TR's route is fantastic, but you need several days to do it.  I would skip the Death Valley part in Aug./Sept. - there is a real reason they call it Death Valley! 

California is a huge state and you just can't see it all in a week.  Since you are going to Tahoe, I would focus on that area and not try to see everything.  The mountains will be beautiful in August/Sept., but the low-lands will be hellishly hot.  Save them for a spring trip.


----------



## John Cummings (Jan 13, 2008)

I have driven all of the various routes many times. There are many different options so it is really very difficult to recommend which is best without knowing just how much time you have. You can do Lake Tahoe to Las Vegas quite easily in one day. I would take 395 south. You can cut over to Beatty NV just south of Bishop if you don't want to do the Death Valley thing. We did that on our last trip through there. If you do the coastal route up to San Francisco then you really need to allow at least 5 days to do it justice. It would be a shame to drive up to San Francisco and not allow at least couple of days to see the city and surrounding area.

The other option is to drive from Los Angeles up to Fresno and then stop at Yosemite which is another must see. It will be a rather boring trip from Los Angeles to Fresno. You could drive up the coast through Santa Barbara, etc. and cut over to Fresno which would make trip longer but more scenic. Either way is a 1 day trip without doing much stopping to see the sights. If you can't get a place to stay in Yosemite, then I would recommend staying the night in Oakhurst. I would exit the park by Mariposa and take Hwy 49 north to Placerville where you will then take Hwy 50 east right into South Lake Tahoe. I have done this route several times and it is very scenic. Hwy 49 is the Gold Rush trail with a lot of historic towns along the way.

I could go on and on with different options and each one has their own value. There is so much to see in California that even a month would barely scratch the surface.

It really boils down to how much time do you have and what do you want to see.


----------



## T_R_Oglodyte (Jan 13, 2008)

cissy said:


> Thanks everyone!  T_R, how long should we allow for your route?



That's the wrong question.

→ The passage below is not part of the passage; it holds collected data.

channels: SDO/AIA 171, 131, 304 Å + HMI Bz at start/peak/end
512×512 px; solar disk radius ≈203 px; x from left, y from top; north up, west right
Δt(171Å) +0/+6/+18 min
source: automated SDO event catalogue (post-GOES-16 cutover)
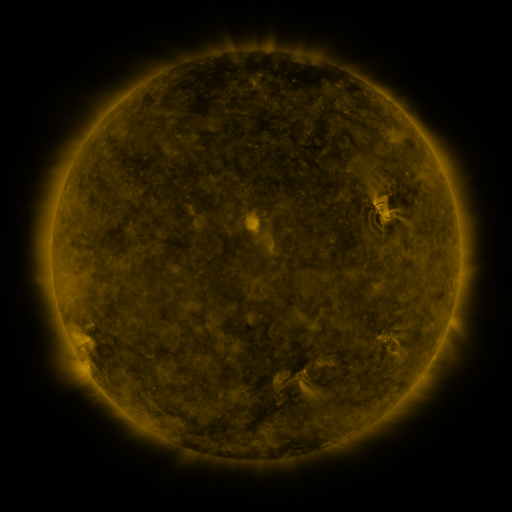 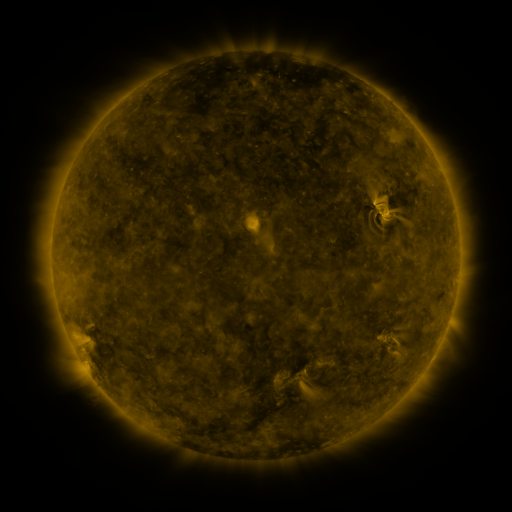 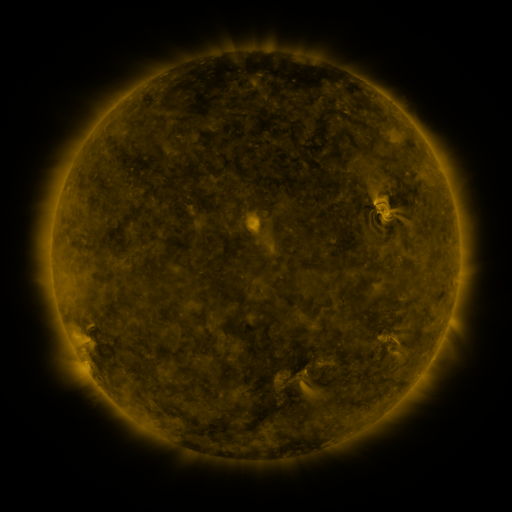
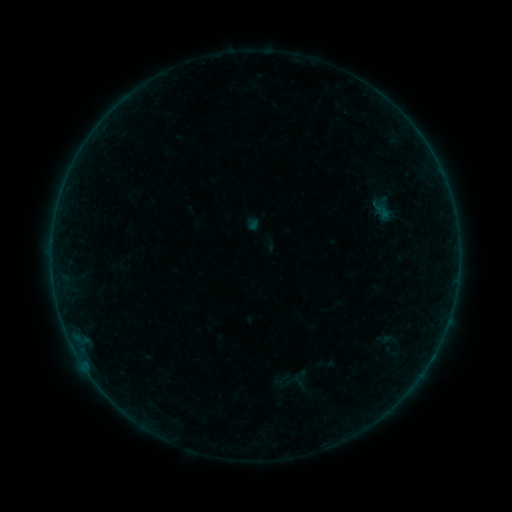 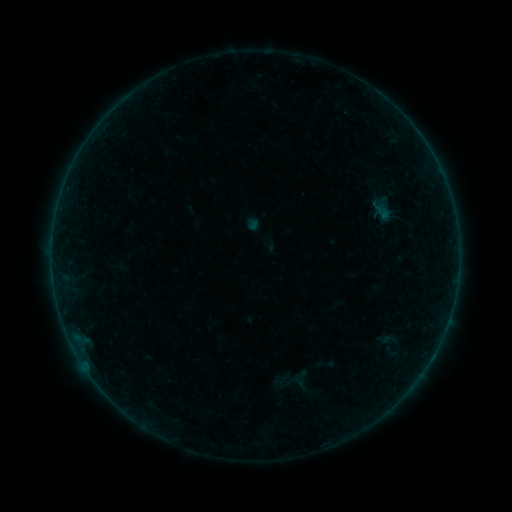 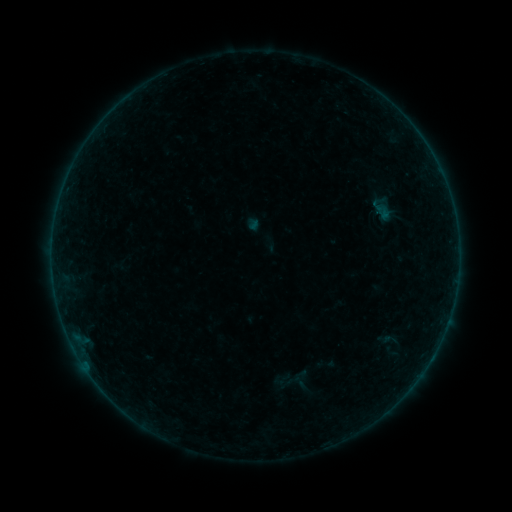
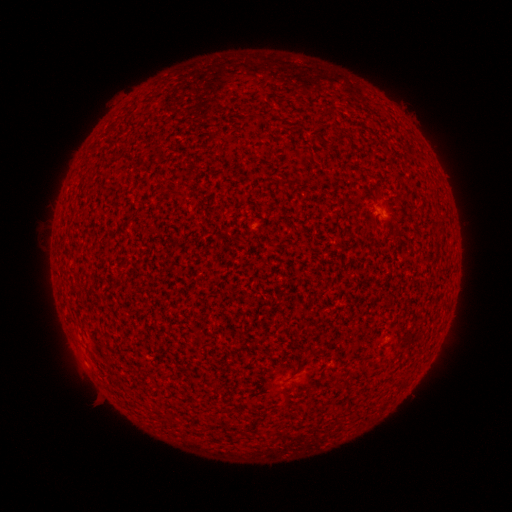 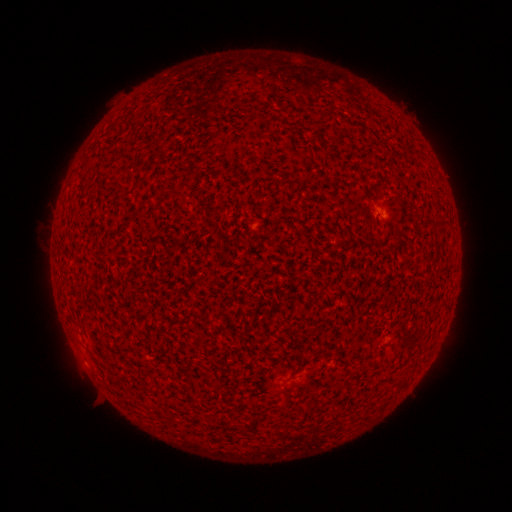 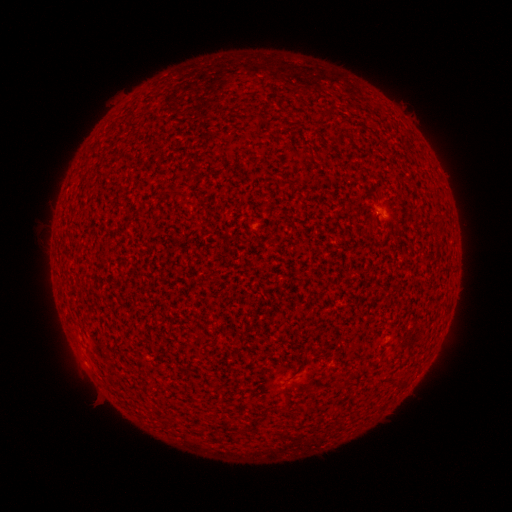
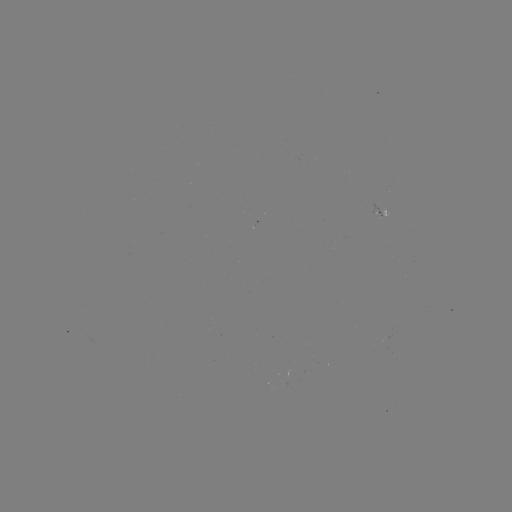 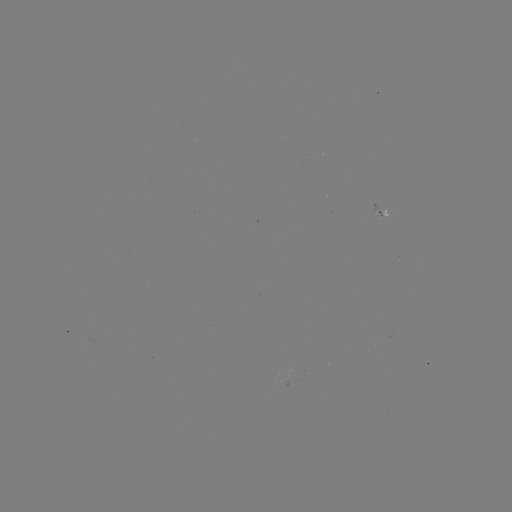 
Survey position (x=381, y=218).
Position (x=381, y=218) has A2.2 flare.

The proper question is "how much time do you have?? - both before and after Tahoe.  As I mentioned, the routing I described assumes that time isn't important.


----------



## cissy (Jan 14, 2008)

I was thinking two extra days coming and going.  I'm hoping to do the entire coastal route from Oregon south another time.  Since I've recently retired, time isn't much of an issue, but lodging could be.  Also, though the hiking would have really excited me when I was younger, and in better shape, most of my sightseeing would need to be less active.  Thanks for all of your suggestions.  It's obvious this is an area I need to explore more thoroughly.


----------



## T_R_Oglodyte (Jan 14, 2008)

cissy said:


> I was thinking two extra days coming and going.  I'm hoping to do the entire coastal route from Oregon south another time.  Since I've recently retired, time isn't much of an issue, but lodging could be.  Also, though the hiking would have really excited me when I was younger, and in better shape, most of my sightseeing would need to be less active.  Thanks for all of your suggestions.  It's obvious this is an area I need to explore more thoroughly.



IOW - a total of three days en route from LA to Lake Tahoe, and three days from Tahoe to Las Vegas??


----------